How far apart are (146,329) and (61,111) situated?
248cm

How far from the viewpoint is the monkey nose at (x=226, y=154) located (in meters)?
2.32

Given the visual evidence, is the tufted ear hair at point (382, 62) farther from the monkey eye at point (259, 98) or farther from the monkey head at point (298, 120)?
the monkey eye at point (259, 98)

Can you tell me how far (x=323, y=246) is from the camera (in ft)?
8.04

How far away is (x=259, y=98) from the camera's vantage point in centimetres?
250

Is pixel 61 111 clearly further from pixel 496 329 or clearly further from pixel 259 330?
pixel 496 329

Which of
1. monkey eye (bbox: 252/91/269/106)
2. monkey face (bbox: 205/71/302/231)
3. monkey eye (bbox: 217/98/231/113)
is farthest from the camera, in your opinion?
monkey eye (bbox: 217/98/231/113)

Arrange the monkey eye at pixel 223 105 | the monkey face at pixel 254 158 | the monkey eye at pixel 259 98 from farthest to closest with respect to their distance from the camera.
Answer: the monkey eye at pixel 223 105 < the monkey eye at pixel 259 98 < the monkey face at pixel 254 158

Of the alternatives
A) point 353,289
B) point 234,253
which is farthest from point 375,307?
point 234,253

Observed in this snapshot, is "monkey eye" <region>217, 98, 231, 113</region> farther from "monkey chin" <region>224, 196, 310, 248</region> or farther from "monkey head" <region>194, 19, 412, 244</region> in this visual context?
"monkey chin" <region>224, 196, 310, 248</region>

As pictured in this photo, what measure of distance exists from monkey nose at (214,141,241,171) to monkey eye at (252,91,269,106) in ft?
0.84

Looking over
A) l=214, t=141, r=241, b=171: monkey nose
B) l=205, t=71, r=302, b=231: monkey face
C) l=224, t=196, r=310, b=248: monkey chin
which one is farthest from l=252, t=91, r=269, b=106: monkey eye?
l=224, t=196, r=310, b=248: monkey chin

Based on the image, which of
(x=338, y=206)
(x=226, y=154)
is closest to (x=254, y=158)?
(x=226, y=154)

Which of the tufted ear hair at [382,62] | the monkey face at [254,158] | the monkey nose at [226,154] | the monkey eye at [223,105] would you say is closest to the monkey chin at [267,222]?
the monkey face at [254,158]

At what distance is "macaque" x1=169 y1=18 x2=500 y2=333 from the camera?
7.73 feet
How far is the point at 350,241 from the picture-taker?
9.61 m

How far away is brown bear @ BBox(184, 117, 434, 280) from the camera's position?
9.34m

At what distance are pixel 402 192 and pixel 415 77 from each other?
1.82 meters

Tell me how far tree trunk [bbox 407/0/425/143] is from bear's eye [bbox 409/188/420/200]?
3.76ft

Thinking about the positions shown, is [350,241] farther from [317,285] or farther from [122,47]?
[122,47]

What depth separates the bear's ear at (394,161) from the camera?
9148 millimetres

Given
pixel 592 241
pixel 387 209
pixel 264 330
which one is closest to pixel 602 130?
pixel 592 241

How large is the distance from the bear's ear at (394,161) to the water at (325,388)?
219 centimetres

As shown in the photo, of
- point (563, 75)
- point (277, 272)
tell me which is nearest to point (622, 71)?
______
Problem to solve: Copy out every entry above word for word, keeping each line as it appears.

Worked answer:
How far apart are (146,329) and (61,111) situated?
248cm

How far from the viewpoint is the monkey nose at (x=226, y=154) located (in meters)?
2.32

Given the visual evidence, is the tufted ear hair at point (382, 62) farther from the monkey eye at point (259, 98) or farther from the monkey head at point (298, 120)?
the monkey eye at point (259, 98)

Can you tell me how far (x=323, y=246) is from the camera (in ft)?
8.04

How far away is (x=259, y=98) from the camera's vantage point in centimetres?
250

Is pixel 61 111 clearly further from pixel 496 329 or clearly further from pixel 259 330?
pixel 496 329

Which of
1. monkey eye (bbox: 252/91/269/106)
2. monkey face (bbox: 205/71/302/231)
3. monkey eye (bbox: 217/98/231/113)
is farthest from the camera, in your opinion?
monkey eye (bbox: 217/98/231/113)

Arrange the monkey eye at pixel 223 105 | the monkey face at pixel 254 158 | the monkey eye at pixel 259 98 from farthest to closest with respect to their distance from the camera.
Answer: the monkey eye at pixel 223 105 < the monkey eye at pixel 259 98 < the monkey face at pixel 254 158

Of the alternatives
A) point 353,289
B) point 234,253
which is farthest from point 375,307?
point 234,253

Observed in this snapshot, is "monkey eye" <region>217, 98, 231, 113</region> farther from "monkey chin" <region>224, 196, 310, 248</region> or farther from "monkey head" <region>194, 19, 412, 244</region> in this visual context?
"monkey chin" <region>224, 196, 310, 248</region>

As pictured in this photo, what measure of distance exists from monkey nose at (214,141,241,171) to monkey eye at (252,91,269,106) in ft?
0.84

Looking over
A) l=214, t=141, r=241, b=171: monkey nose
B) l=205, t=71, r=302, b=231: monkey face
C) l=224, t=196, r=310, b=248: monkey chin
which one is farthest from l=252, t=91, r=269, b=106: monkey eye?
l=224, t=196, r=310, b=248: monkey chin

Based on the image, which of
(x=338, y=206)
(x=226, y=154)
is closest to (x=254, y=158)?
(x=226, y=154)

Which of the tufted ear hair at [382,62] | the monkey face at [254,158] | the monkey nose at [226,154] | the monkey eye at [223,105] would you say is closest to the monkey chin at [267,222]?
the monkey face at [254,158]

At what distance is "macaque" x1=169 y1=18 x2=500 y2=333 from the camera?
7.73 feet
How far is the point at 350,241 from the picture-taker?
9.61 m

How far away is brown bear @ BBox(184, 117, 434, 280) from the camera's position?
9.34m

At what distance are pixel 402 192 and pixel 415 77 from each other?
1.82 meters

Tell me how far tree trunk [bbox 407/0/425/143] is from bear's eye [bbox 409/188/420/200]?
3.76ft

Thinking about the positions shown, is [350,241] farther from [317,285] or farther from [122,47]?
[122,47]

What depth separates the bear's ear at (394,161) from the camera?
9148 millimetres

Given
pixel 592 241
pixel 387 209
pixel 264 330
which one is closest to pixel 602 130?
pixel 592 241

How large is the distance from the bear's ear at (394,161) to the water at (325,388)?
219 centimetres

As shown in the photo, of
- point (563, 75)
- point (277, 272)
tell me which is nearest to point (622, 71)?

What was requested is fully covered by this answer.